* _Tugas Latihan_
a: Menurut teks tentang Makam Sunan Sendang Duwur, mengapa makam tersebut dianggap cukup unik? Jelaskan dalam satu sampai tiga kalimat.
b: Dalam teks tentang Makam Sunan Sendang Duwur, apa nama asli Sunan Sendang Duwur?
c: Tuliskan ulang secara persis bagian teks tentang Makam Sunan Sendang Duwur dari "LAMONGAN, BeritaBhayangkara –" sampai dengan "pada makam tersebut.", termasuk kedua bagian itu.

* _Teks Sumber_
···

LAMONGAN, BeritaBhayangkara – Makam Sunan Sendang Duwur adalah salah satu wisata religi yang ada di Kabupaten Lamongan. Makam ini merupakan tempat peristirahatan terakhir salah satu tokoh penyebar agama Islam di tanah Jawa. Lokasi lengkapnya berada di atas bukit Amitunon, desa Sendang Duwur, Kecamatan Paciran, Kabupaten Lamongan.
Raden Noer Rahman (nama asli dari Sunan Sendang Duwur), dulunya dikenal pernah memindahkan masjid hanya dalam waktu semalam dari mantingan ke bukit Amitunon, hingga saat ini dikenal dengan nama Masjid Sendang Duwur. Makam beliau cukup unik karena adanya perpaduan antar dua kebudayaan yaitu Islam dan Hindu. Di makam tersebut terdapat banyak ukiran-ukiran istimewa dari kayu jati yang mempunyai nilai seni tinggi, ukiran tersebut berada di area dinding penyangga cungkup pada makam tersebut.
Masjid Sendang Duwur adalah jejak peninggalan dakwah kultural Sunan Sendang Duwur yang gaya aristekturnya berakulturasi antara vernacular tradisi Jawa dengan Hindu. Ditemukan bahwa Masjid Sendang Duwur berarsitektur Joglo dengan empat soko guru yang menyanggah bangunan masjid merepresentasikan bangunan khas vulnacular daerah Jawa. Mustaka pada atap masjid bertumpang tiga mirip meru pada bangunan Hindu, mihrab masjid yang berbentuk lengkungan kalamakara seperti candi, mimbar masjid berukiran Jepara berbentuk florish dan bunga teratai, gapura masjid berbentuk tugu bentar mengingatkan pada bentuk bangunan kori pada kedathon di komplek Kerajaan Hindu. Pada serambi terdapat candrasengkala tulisan Jawa pada sebuah papan kayu yang berbunyi: gurhaning sarira tirta hayu (1483 S=1561 M).

···

* _Cuplikan Catatan_
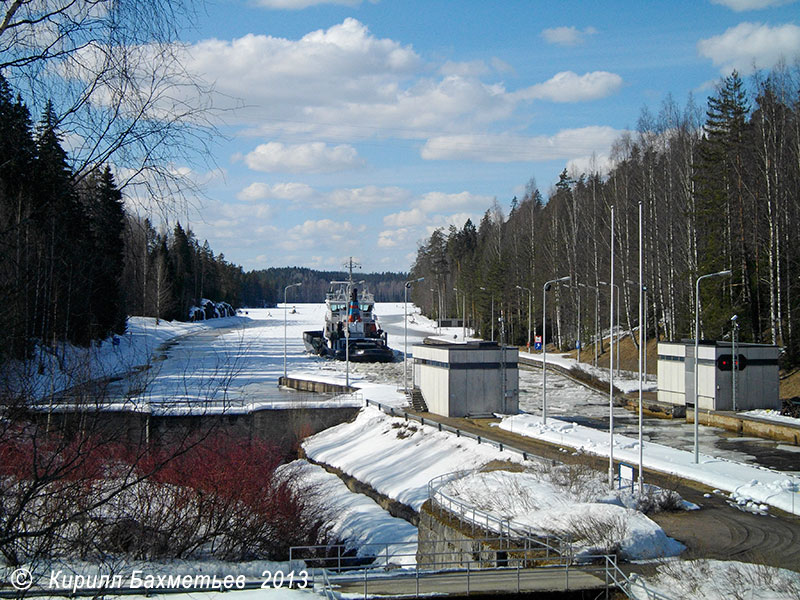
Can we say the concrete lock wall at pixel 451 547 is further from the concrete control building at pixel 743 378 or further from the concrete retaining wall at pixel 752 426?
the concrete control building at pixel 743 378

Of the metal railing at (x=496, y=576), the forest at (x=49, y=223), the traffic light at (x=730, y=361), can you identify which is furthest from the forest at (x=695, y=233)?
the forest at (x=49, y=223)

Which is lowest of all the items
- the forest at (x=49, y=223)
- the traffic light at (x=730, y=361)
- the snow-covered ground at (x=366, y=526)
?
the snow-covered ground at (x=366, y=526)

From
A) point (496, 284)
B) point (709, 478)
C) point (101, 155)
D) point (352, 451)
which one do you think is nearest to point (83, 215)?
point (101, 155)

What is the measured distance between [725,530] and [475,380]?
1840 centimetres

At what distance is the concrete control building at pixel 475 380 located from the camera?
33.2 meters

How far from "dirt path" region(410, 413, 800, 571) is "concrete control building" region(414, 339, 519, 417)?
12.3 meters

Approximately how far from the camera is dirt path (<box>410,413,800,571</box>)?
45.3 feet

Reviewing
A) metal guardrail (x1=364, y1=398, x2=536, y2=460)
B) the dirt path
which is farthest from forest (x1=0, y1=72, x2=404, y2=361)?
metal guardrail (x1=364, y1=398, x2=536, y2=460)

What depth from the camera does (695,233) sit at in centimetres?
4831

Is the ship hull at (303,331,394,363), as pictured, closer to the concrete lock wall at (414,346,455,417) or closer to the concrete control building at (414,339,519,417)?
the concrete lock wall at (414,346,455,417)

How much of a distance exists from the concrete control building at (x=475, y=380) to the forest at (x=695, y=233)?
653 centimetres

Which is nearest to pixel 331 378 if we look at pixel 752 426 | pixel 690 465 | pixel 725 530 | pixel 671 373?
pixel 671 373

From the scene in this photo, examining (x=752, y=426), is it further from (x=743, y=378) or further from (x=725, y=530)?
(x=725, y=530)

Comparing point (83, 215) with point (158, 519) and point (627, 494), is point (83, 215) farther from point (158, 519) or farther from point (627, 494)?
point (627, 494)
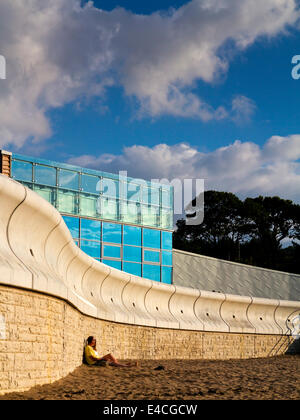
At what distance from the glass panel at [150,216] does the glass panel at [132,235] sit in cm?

···

* _Pembahasan Jawaban_
a: Makam Sunan Sendang Duwur dianggap cukup unik karena di dalamnya terdapat perpaduan dua kebudayaan, yaitu Islam dan Hindu.

b: Raden Noer Rahman.

c:
LAMONGAN, BeritaBhayangkara – Makam Sunan Sendang Duwur adalah salah satu wisata religi yang ada di Kabupaten Lamongan. Makam ini merupakan tempat peristirahatan terakhir salah satu tokoh penyebar agama Islam di tanah Jawa. Lokasi lengkapnya berada di atas bukit Amitunon, desa Sendang Duwur, Kecamatan Paciran, Kabupaten Lamongan.
Raden Noer Rahman (nama asli dari Sunan Sendang Duwur), dulunya dikenal pernah memindahkan masjid hanya dalam waktu semalam dari mantingan ke bukit Amitunon, hingga saat ini dikenal dengan nama Masjid Sendang Duwur. Makam beliau cukup unik karena adanya perpaduan antar dua kebudayaan yaitu Islam dan Hindu. Di makam tersebut terdapat banyak ukiran-ukiran istimewa dari kayu jati yang mempunyai nilai seni tinggi, ukiran tersebut berada di area dinding penyangga cungkup pada makam tersebut.